Make sure you get the right voltage and power ratings, the “HC” variety.


One diode for input protection. 1N4001 type.

There are 8 1N4148 diodes which can be used to feed an external gate/trigger circuit if one is desired. I opted to just do the control voltage and trigger/gate with a two or three buss reed relay PCB. But, they are there if you want them.



I assume you know the basics of soldering. I like to insert the low lying parts first, like resistors, diodes, etc. After these, I install the IC sockets. Next capacitors, transistors, connectors. Use a good solder, either an organic flux, which you should wash regularly, or a no-wash flux.

Take a break every so often, wash off the flux if you are using a flux which required cleaning. Double and triple check orientations, pins, and solder joints.

Power Supply Regulation/Filtering:

The regulator has room to lay flat and have a small heat sink. The heat sink is only needed if you are driving a lot of outputs at one time or driving loads at the upper end of the specification of the SN74HC563N chips. If you are using this regulator to drive external circuitry, be sure you don’t overload the capacity of the 7805 and heat sink.

The PCB runs on +5 volts from the 7805 regulator. You can use +12 or +15 volts as input voltage. There are two additional connectors, a 2 pin MTA connector on 0.1 inch spacing and a 4 pin “MOTM” on 0.156 inch spacing that provide a ground and +5 volt source if you want for a relay PCB or other external components.

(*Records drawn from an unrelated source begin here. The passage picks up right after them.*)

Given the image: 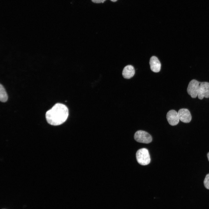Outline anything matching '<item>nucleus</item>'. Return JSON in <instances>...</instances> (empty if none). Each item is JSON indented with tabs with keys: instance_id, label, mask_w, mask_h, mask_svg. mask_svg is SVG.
<instances>
[{
	"instance_id": "2",
	"label": "nucleus",
	"mask_w": 209,
	"mask_h": 209,
	"mask_svg": "<svg viewBox=\"0 0 209 209\" xmlns=\"http://www.w3.org/2000/svg\"><path fill=\"white\" fill-rule=\"evenodd\" d=\"M136 157L138 162L141 165H147L150 163V155L148 150L146 148L138 150L136 152Z\"/></svg>"
},
{
	"instance_id": "6",
	"label": "nucleus",
	"mask_w": 209,
	"mask_h": 209,
	"mask_svg": "<svg viewBox=\"0 0 209 209\" xmlns=\"http://www.w3.org/2000/svg\"><path fill=\"white\" fill-rule=\"evenodd\" d=\"M166 118L169 123L171 125H177L179 122L178 112L174 110H171L167 113Z\"/></svg>"
},
{
	"instance_id": "10",
	"label": "nucleus",
	"mask_w": 209,
	"mask_h": 209,
	"mask_svg": "<svg viewBox=\"0 0 209 209\" xmlns=\"http://www.w3.org/2000/svg\"><path fill=\"white\" fill-rule=\"evenodd\" d=\"M8 96L3 86L0 85V100L2 102H6L8 100Z\"/></svg>"
},
{
	"instance_id": "9",
	"label": "nucleus",
	"mask_w": 209,
	"mask_h": 209,
	"mask_svg": "<svg viewBox=\"0 0 209 209\" xmlns=\"http://www.w3.org/2000/svg\"><path fill=\"white\" fill-rule=\"evenodd\" d=\"M135 73V69L133 66L128 65L125 66L122 71L123 77L126 79H130L134 76Z\"/></svg>"
},
{
	"instance_id": "7",
	"label": "nucleus",
	"mask_w": 209,
	"mask_h": 209,
	"mask_svg": "<svg viewBox=\"0 0 209 209\" xmlns=\"http://www.w3.org/2000/svg\"><path fill=\"white\" fill-rule=\"evenodd\" d=\"M179 118L181 122L185 123L190 122L192 116L189 111L187 109H180L178 112Z\"/></svg>"
},
{
	"instance_id": "1",
	"label": "nucleus",
	"mask_w": 209,
	"mask_h": 209,
	"mask_svg": "<svg viewBox=\"0 0 209 209\" xmlns=\"http://www.w3.org/2000/svg\"><path fill=\"white\" fill-rule=\"evenodd\" d=\"M68 116L69 110L67 107L62 104L57 103L46 111V118L48 124L57 126L64 123Z\"/></svg>"
},
{
	"instance_id": "13",
	"label": "nucleus",
	"mask_w": 209,
	"mask_h": 209,
	"mask_svg": "<svg viewBox=\"0 0 209 209\" xmlns=\"http://www.w3.org/2000/svg\"><path fill=\"white\" fill-rule=\"evenodd\" d=\"M207 157H208V160L209 161V152L207 154Z\"/></svg>"
},
{
	"instance_id": "11",
	"label": "nucleus",
	"mask_w": 209,
	"mask_h": 209,
	"mask_svg": "<svg viewBox=\"0 0 209 209\" xmlns=\"http://www.w3.org/2000/svg\"><path fill=\"white\" fill-rule=\"evenodd\" d=\"M203 183L205 187L209 190V173L206 175Z\"/></svg>"
},
{
	"instance_id": "4",
	"label": "nucleus",
	"mask_w": 209,
	"mask_h": 209,
	"mask_svg": "<svg viewBox=\"0 0 209 209\" xmlns=\"http://www.w3.org/2000/svg\"><path fill=\"white\" fill-rule=\"evenodd\" d=\"M200 83L195 79L192 80L189 83L187 92L192 98H195L197 96Z\"/></svg>"
},
{
	"instance_id": "5",
	"label": "nucleus",
	"mask_w": 209,
	"mask_h": 209,
	"mask_svg": "<svg viewBox=\"0 0 209 209\" xmlns=\"http://www.w3.org/2000/svg\"><path fill=\"white\" fill-rule=\"evenodd\" d=\"M197 97L200 100L204 97L209 98V82H201L198 90Z\"/></svg>"
},
{
	"instance_id": "3",
	"label": "nucleus",
	"mask_w": 209,
	"mask_h": 209,
	"mask_svg": "<svg viewBox=\"0 0 209 209\" xmlns=\"http://www.w3.org/2000/svg\"><path fill=\"white\" fill-rule=\"evenodd\" d=\"M134 138L136 141L144 143H149L152 140L151 135L147 132L143 130H138L136 131L134 135Z\"/></svg>"
},
{
	"instance_id": "14",
	"label": "nucleus",
	"mask_w": 209,
	"mask_h": 209,
	"mask_svg": "<svg viewBox=\"0 0 209 209\" xmlns=\"http://www.w3.org/2000/svg\"><path fill=\"white\" fill-rule=\"evenodd\" d=\"M111 0V1H113V2H116V1L117 0Z\"/></svg>"
},
{
	"instance_id": "12",
	"label": "nucleus",
	"mask_w": 209,
	"mask_h": 209,
	"mask_svg": "<svg viewBox=\"0 0 209 209\" xmlns=\"http://www.w3.org/2000/svg\"><path fill=\"white\" fill-rule=\"evenodd\" d=\"M92 1L95 3H100L104 2L106 0H91Z\"/></svg>"
},
{
	"instance_id": "8",
	"label": "nucleus",
	"mask_w": 209,
	"mask_h": 209,
	"mask_svg": "<svg viewBox=\"0 0 209 209\" xmlns=\"http://www.w3.org/2000/svg\"><path fill=\"white\" fill-rule=\"evenodd\" d=\"M151 70L154 72H159L161 69V64L158 58L156 56L152 57L149 60Z\"/></svg>"
}]
</instances>
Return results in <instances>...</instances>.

The 4 pin MOTM and 10 pin “DOEPFER” connectors should be right angle. The DOEPFER should point towards the middle of the PCB. The MOTM should point off the PCB. make sure you pay attention to which end is the +12 or +15 volts and pick/mount the appropriate connector.


I left room so that the regulator can be bent over to give additional vertical clearance under a keybed. I also laid out the connectors so that right angle connectors can be used and so that they would mount facing the center of the PCB except the power connector on the end of the PCB. It was made to point off the PCB, but a right angle connector all the same.

There are two connectors for the upper and lower halves of the keybed. Note that this decoder only works on 4 and 5 octave keybeds.


As mentioned above, the polarization of the connectors is such that the connectors should be mounted with 90 degree angled connectors such that the wires point toward the center of the PCB, not off the PCB. The PCB should be narrow enough to fit under any FATAR keybed. Depending on your specific implementation, you may need (or may just want) to cut one of the mounting legs off the keybed to give better clearance for wires.